Excerpt from a dataset
━━━━━━

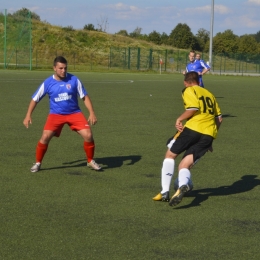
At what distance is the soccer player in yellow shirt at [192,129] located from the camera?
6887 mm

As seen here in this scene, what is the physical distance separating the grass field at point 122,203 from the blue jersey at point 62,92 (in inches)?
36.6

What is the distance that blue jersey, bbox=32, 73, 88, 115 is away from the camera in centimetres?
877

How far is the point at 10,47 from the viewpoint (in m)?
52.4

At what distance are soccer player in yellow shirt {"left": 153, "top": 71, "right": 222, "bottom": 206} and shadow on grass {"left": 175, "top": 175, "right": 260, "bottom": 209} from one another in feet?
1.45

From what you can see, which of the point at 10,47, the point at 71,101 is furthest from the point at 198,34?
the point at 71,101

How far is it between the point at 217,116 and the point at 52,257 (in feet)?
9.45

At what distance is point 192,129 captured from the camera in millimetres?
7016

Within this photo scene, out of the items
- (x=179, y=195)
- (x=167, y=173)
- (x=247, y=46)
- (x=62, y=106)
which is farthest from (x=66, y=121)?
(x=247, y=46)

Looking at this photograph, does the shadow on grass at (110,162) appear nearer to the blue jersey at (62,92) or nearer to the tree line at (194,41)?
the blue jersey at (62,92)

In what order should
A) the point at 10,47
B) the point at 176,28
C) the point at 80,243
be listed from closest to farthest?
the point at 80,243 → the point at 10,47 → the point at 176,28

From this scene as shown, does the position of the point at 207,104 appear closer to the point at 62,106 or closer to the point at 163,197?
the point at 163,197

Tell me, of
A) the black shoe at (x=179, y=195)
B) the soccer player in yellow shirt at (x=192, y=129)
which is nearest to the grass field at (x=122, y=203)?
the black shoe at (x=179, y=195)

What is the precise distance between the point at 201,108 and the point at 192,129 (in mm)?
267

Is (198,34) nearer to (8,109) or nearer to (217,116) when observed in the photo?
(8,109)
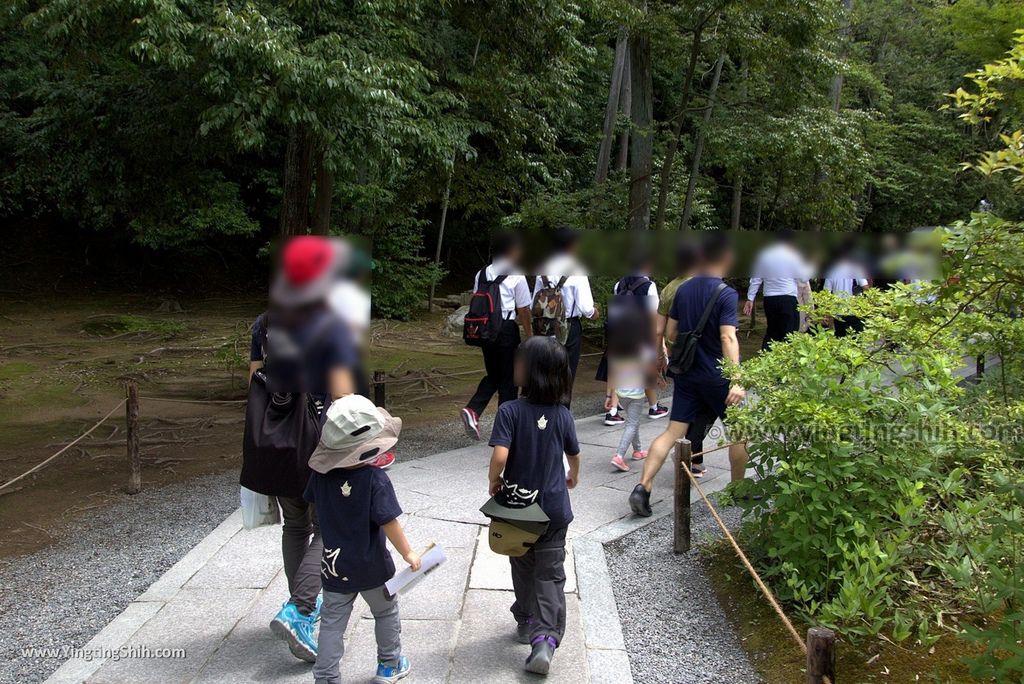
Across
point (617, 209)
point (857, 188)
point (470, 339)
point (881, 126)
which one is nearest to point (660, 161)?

━━━━━━

Retype all of the items above word for word, leaving the pictures out of your answer.

At what distance is the soccer player in yellow shirt at [192,129] located from the camera?
6887 mm

As seen here in this scene, what is the physical distance separating the grass field at point 122,203 from the blue jersey at point 62,92 (in inches)?
36.6

What is the distance that blue jersey, bbox=32, 73, 88, 115 is away from the camera in centimetres?
877

How far is the point at 10,47 from the viewpoint (in m)?
52.4

At what distance are soccer player in yellow shirt {"left": 153, "top": 71, "right": 222, "bottom": 206} and shadow on grass {"left": 175, "top": 175, "right": 260, "bottom": 209} from one another in feet?
1.45

From what you can see, which of the point at 10,47, the point at 71,101 is furthest from the point at 198,34?
the point at 71,101

How far is it between the point at 217,116 and the point at 52,257 (in feet)?
9.45

At what distance is point 192,129 captured from the camera in millimetres?
7016

Within this photo scene, out of the items
- (x=179, y=195)
- (x=167, y=173)
- (x=247, y=46)
- (x=62, y=106)
which is farthest from (x=66, y=121)?
(x=247, y=46)

Looking at this photograph, does the shadow on grass at (110,162) appear nearer to the blue jersey at (62,92) or nearer to the tree line at (194,41)?
the blue jersey at (62,92)

In what order should
A) the point at 10,47
B) the point at 176,28
C) the point at 80,243
be listed from closest to farthest?
the point at 80,243 → the point at 10,47 → the point at 176,28

From this scene as shown, does the position of the point at 207,104 appear closer to the point at 62,106 or closer to the point at 163,197?
the point at 163,197

Tell me, of
A) the black shoe at (x=179, y=195)
B) the soccer player in yellow shirt at (x=192, y=129)
which is nearest to the grass field at (x=122, y=203)?
the black shoe at (x=179, y=195)

What is the precise distance between the point at 201,108 and the point at 192,129 (in mm)?
267

Is (198,34) nearer to (8,109) or nearer to (217,116) when observed in the photo?
(8,109)
Across
point (617, 209)
point (857, 188)
point (470, 339)
point (881, 126)
which one is nearest to point (660, 161)?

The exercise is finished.